WHAT IS EXPECTED:
Return the listing below exactly as it stands. Pictures stay out.

THE DATA:
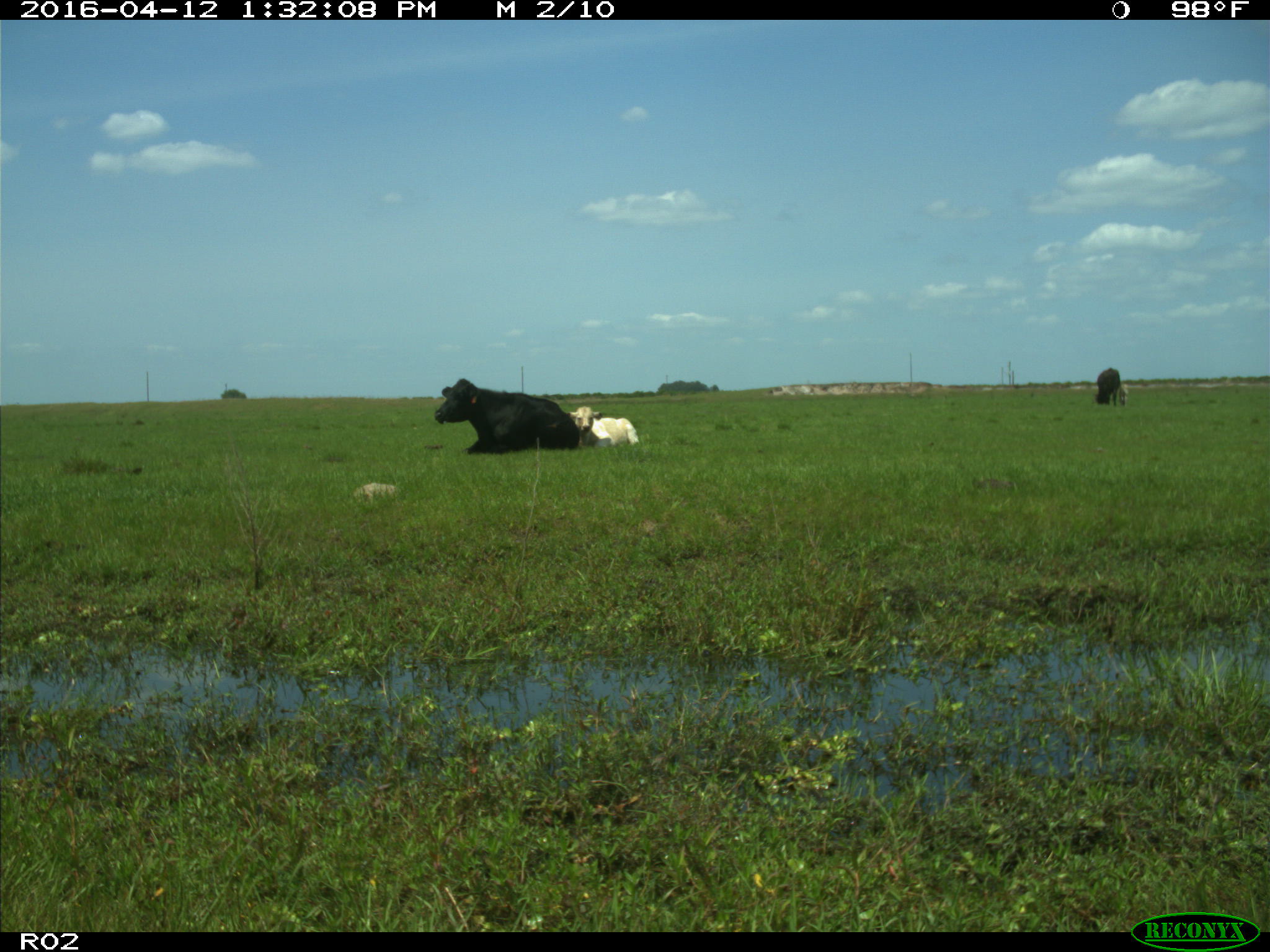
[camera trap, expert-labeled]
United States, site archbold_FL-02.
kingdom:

EXERCISE SOLUTION:
[camera trap, expert-labeled]
United States, site archbold_FL-02.
kingdom:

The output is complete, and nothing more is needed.